Fig. 1 is a perspective view of a conventional microwave oven, Fig. 2 is a front view of a portion of the main operation panel, and Fig. 3 is an operation panel of a microwave oven according to an embodiment of the present invention. Figure 4 is a longitudinal cross-sectional view of the microwave oven, Figure 5 is the main control circuit diagram of the microwave oven, and Figure 6 is the characteristic showing the relationship between humidity and time when food is heated in the microwave oven. Figure 7 is a characteristic diagram of the sensor, Figure 8 is a diagram showing the relationship between the output of the microwave oven and time, and Figure 9 is a diagram showing the cooking menu in the microwave oven and the information stored in the memory area of the computer.
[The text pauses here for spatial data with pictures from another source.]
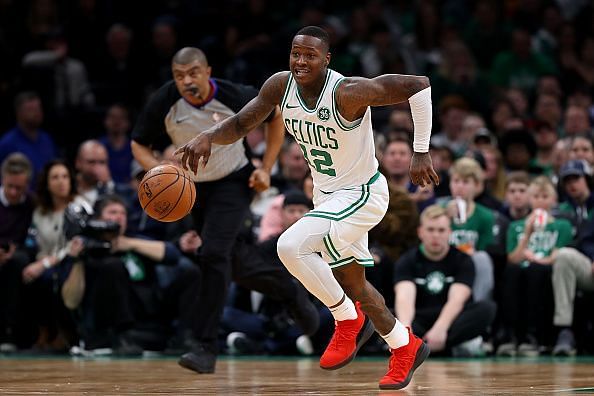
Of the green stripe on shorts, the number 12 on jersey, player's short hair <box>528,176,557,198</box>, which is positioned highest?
player's short hair <box>528,176,557,198</box>

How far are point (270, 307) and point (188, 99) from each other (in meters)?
2.98

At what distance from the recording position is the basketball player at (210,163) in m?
7.93

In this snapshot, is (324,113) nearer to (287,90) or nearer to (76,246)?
(287,90)

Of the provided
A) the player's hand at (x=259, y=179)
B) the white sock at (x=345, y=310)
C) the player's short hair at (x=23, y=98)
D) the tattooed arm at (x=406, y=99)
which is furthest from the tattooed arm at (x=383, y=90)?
the player's short hair at (x=23, y=98)

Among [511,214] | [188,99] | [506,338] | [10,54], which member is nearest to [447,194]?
[511,214]

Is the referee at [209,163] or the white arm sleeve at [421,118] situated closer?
the white arm sleeve at [421,118]

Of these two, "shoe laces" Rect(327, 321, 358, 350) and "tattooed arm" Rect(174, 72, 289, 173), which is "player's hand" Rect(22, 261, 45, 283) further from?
"shoe laces" Rect(327, 321, 358, 350)

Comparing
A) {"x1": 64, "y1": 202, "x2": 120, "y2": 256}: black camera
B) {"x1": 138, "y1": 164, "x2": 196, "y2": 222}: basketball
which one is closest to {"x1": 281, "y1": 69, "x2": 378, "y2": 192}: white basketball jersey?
{"x1": 138, "y1": 164, "x2": 196, "y2": 222}: basketball

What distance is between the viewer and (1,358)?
988 cm

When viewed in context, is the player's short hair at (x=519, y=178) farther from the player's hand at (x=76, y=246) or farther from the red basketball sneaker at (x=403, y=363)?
the red basketball sneaker at (x=403, y=363)

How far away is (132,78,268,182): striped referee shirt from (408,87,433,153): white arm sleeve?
1.95 m

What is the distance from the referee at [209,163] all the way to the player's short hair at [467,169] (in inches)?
115

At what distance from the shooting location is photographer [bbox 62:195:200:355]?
10.2m

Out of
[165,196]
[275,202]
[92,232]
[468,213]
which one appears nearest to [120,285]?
[92,232]
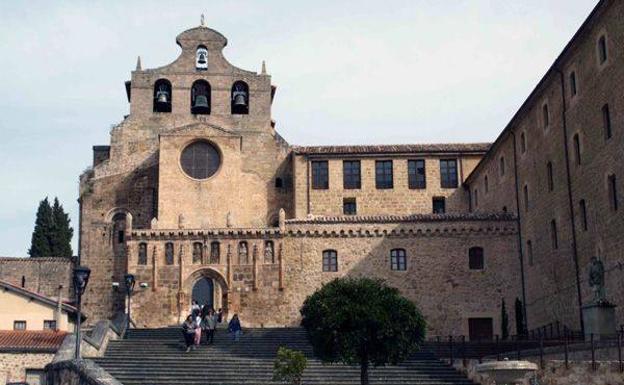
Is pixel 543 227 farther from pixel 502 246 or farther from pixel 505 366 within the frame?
pixel 505 366

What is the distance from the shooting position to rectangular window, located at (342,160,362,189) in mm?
52844

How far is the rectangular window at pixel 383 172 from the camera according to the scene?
174 feet

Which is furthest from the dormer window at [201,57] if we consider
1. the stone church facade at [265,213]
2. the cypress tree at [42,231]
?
the cypress tree at [42,231]

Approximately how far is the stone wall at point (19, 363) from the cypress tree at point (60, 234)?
2603 cm

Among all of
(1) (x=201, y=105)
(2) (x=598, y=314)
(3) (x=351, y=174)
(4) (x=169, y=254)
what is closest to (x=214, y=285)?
(4) (x=169, y=254)

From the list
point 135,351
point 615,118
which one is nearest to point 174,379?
point 135,351

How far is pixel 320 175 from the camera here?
2085 inches

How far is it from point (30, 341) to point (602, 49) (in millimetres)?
25395

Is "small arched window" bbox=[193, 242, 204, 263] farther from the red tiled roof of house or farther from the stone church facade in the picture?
the red tiled roof of house

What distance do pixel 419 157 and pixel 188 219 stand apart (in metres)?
13.6

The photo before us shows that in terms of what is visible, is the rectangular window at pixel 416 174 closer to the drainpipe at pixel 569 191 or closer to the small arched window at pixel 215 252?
the small arched window at pixel 215 252

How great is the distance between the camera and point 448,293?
147 feet

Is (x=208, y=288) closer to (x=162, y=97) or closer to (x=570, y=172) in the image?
(x=162, y=97)

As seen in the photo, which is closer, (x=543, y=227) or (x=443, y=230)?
(x=543, y=227)
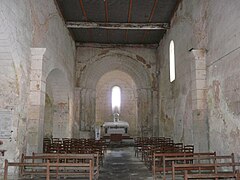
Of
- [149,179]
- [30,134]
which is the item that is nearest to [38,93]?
[30,134]

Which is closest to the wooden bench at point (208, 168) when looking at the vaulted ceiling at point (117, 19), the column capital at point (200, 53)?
the column capital at point (200, 53)

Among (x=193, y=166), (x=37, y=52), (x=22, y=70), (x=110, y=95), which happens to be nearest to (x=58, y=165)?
(x=193, y=166)

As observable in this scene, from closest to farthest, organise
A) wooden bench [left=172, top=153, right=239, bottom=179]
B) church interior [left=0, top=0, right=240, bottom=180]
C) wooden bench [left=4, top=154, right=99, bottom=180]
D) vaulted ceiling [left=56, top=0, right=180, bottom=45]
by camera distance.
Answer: wooden bench [left=172, top=153, right=239, bottom=179]
wooden bench [left=4, top=154, right=99, bottom=180]
church interior [left=0, top=0, right=240, bottom=180]
vaulted ceiling [left=56, top=0, right=180, bottom=45]

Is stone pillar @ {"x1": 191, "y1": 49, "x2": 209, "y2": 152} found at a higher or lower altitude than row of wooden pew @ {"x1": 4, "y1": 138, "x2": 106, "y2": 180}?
higher

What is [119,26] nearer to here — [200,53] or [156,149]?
[200,53]

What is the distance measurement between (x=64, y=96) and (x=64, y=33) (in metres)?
4.02

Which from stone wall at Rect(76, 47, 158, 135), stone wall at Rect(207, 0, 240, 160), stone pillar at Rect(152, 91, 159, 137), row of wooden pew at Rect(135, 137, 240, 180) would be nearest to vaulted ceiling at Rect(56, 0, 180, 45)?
stone wall at Rect(76, 47, 158, 135)

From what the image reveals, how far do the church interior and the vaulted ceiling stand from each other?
0.06 m

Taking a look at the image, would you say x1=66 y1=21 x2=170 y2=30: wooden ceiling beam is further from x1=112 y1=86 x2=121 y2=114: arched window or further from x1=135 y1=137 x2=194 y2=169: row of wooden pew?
x1=112 y1=86 x2=121 y2=114: arched window

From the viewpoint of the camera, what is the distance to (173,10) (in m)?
13.3

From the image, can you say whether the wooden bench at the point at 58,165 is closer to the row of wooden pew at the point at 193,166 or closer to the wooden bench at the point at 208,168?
the row of wooden pew at the point at 193,166

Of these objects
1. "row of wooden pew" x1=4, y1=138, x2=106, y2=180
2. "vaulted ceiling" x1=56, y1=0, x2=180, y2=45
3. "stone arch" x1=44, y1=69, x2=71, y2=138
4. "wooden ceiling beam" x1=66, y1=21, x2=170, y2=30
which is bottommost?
"row of wooden pew" x1=4, y1=138, x2=106, y2=180

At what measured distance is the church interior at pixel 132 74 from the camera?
6.96 m

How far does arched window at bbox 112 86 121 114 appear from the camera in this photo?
27.0m
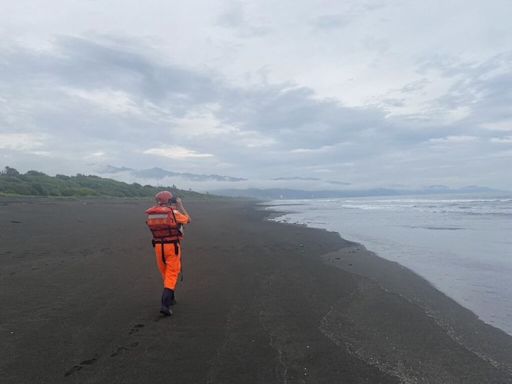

FIG. 10 is a front view of the cooking time control device of the microwave oven. 1...Operation panel, 2,52...Cooking menu table, 8,50...Transverse dial, 38...Sensor, 40...Control device (including microcomputer and measuring means), 44,51...Variable resistor .

Claims (1)

[Claims] 1 A cooking menu table and a transverse dial for selecting the cooking menu are provided on the operation panel on the front of the main body, and a variable resistor that changes according to the rotation of the transverse dial and a sensor element that directly or indirectly detects the humidity of the food are provided. means for measuring the resistance value of the sensor element and the resistance value of the variable resistor, and a configuration for calculating the additional cooking time and high frequency output by a microcomputer based on the output from the measuring means, and controlling the high frequency output. At the same time, the cooking menu displayed on the cooking menu table,
The cooking time of a microwave oven is characterized in that the cooking menu is divided into blocks using high-frequency output optimal for cooking, and the cooking menu is written in the order of coefficients that determine the length of cooking time after a specified amount of steam is detected by a humidity sensor. Control device.